Reputation: 7105
I know that there exists
Future.sequence
to transform a List[Future[T]]
to a Future[List[T]]
is there any way to transform a HashMap[T,Future[N]]
to Future[HashMap[T,N]]
?
Upvotes: 2
Views: 193
Reputation: 15464
There isn't anything built into the standard libraries for this, but it's easy enough to implement, e.g.

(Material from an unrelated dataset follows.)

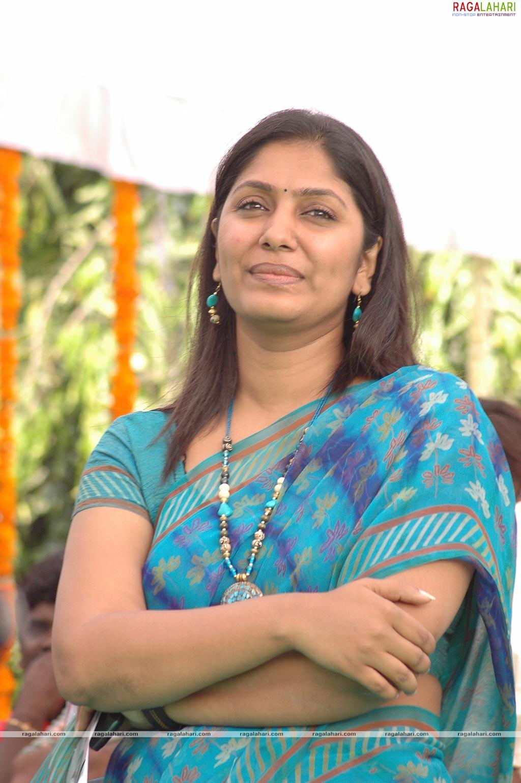Telugu Sexy TV Actress Anchor Jahnavi Photos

def combineFutures[K,V](m: Map[K,Future[V]]): Future[Map[K,V]] = {
m.foldLeft(Future.successful(Map.empty[K, V])) {
case (futureAcc: Future[Map[K, V]], (k: K, futureV: Future[V])) =>
for {
acc <- futureAcc
v <- futureV
} yield acc + (k -> v)
}
}
// Mutable HashMap version
import scala.collection.mutable.HashMap
def combineFutures[K,V](m: HashMap[K,Future[V]]): Future[HashMap[K,V]] = {
m.foldLeft(Future.successful(HashMap.empty[K, V])) {
case (futureAcc: Future[HashMap[K, V]], (k: K, futureV: Future[V])) =>
for {
acc <- futureAcc
v <- futureV
} yield {
acc.put(k, v)
acc
}
}
}
(I've added some extra unnecessary type annotations above for clarity.)
Upvotes: 3
Reputation: 9698
Not sure about an out-of-the-box function, but I'd do it myself like this:
import scala.collection.mutable.HashMap
import scala.concurrent.Future
import scala.concurrent.ExecutionContext.Implicits.global
val a: HashMap[Int, Future[Int]] = HashMap((1, Future(42)), (2, Future(43)))
val iterOfFutures = a.map { case (k, v) => v.map(vv => (k, vv)) }
val futureMap: Future[Map[Int, Int]] = Future.sequence(iterOfFutures).map(_.toMap)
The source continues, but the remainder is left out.